Have fun when a spark plug blows out of the threads, leaving you 10 hours of work


----------



## KrisL (Dec 22, 2001)

drive by72 said:


> Have fun when a spark plug blows out of the threads, leaving you 10 hours of work


Yeah I'd just go ahead and checkbook that repair.


----------



## Turbo_525 (May 29, 2011)

drive by72 said:


> Have fun when a spark plug blows out of the threads, leaving you 10 hours of work


Think that's a 5.4L V8 (Triton) issue, not the V10. College I worked at through Grad school
had about 8 each of these - and the V10's were considerably better overall. There's a tool made for the 5.4L and in a Van with a doghouse, it's not all that difficult to get to the rear of the engine.


----------



## drive by72 (Nov 9, 2010)

Turbo_525 said:


> Think that's a 5.4L V8 (Triton) issue, not the V10. College I worked at through Grad school
> had about 8 each of these - and the V10's were considerably better overall. There's a tool made for the 5.4L and in a Van with a doghouse, it's not all that difficult to get to the rear of the engine.

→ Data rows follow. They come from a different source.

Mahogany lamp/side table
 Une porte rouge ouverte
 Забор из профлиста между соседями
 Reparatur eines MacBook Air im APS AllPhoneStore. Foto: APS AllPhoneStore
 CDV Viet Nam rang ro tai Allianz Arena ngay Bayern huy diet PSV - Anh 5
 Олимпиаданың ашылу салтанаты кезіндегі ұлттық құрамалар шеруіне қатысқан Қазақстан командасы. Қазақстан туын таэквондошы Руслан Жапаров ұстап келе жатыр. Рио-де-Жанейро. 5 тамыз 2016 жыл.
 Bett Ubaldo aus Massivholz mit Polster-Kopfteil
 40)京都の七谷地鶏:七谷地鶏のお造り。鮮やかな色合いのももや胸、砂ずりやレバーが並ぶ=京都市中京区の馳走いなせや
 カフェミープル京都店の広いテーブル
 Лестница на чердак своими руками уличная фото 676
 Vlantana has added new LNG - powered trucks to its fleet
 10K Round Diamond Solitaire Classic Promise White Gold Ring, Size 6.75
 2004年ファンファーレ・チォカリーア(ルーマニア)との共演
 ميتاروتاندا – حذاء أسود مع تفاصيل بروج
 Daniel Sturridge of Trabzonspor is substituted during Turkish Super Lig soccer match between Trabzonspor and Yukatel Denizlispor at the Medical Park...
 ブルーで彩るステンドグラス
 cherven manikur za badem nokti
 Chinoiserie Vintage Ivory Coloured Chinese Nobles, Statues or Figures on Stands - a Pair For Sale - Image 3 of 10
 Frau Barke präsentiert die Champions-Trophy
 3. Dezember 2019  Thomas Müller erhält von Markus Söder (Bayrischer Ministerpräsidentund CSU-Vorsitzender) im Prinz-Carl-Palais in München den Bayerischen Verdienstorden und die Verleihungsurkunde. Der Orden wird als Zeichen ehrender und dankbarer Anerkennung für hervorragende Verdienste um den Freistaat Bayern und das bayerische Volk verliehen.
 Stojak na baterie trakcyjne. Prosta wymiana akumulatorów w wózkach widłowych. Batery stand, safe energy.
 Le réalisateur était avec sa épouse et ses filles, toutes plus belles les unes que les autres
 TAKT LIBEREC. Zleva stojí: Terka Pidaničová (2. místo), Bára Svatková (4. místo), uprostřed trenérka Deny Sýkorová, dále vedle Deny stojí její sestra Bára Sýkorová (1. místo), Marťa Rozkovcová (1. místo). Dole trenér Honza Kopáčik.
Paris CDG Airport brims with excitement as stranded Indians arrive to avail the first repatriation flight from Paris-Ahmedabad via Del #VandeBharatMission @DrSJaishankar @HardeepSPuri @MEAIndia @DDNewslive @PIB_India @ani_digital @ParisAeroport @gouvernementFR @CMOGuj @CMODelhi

The V8s were more of a "break plug off in head" issue than plugs shooting out. The V10s dont have as many problems as the 5.4 V8s, but believe me, they exist.

Getting to the rear two cylinders isnt the hard part. Its getting to cylinder two, three, four, seven, eight and nine that present the problem. Especially on the passenger side; at least on 5.4s theres a huge bundle of wires that cover the coil and plug.

We had a V8 5.4 Triton truck in needed plugs. 7 of 8 broke off. 960 spark plug bill that turned out to be

Another 5.4 that came in blew number 7 clean out of the hole and destroyed the threads in doing so. this was a van, number 7 was not fun... (ford doesnt count their cylinders like GM and Chrystler; number 7 is passenger side, third cylinder from the front). Funny enough, once we cleaned it and helicoiled it and etc, the van blew a HG.

The triton motor was just a disaster really... 
:angel:


----------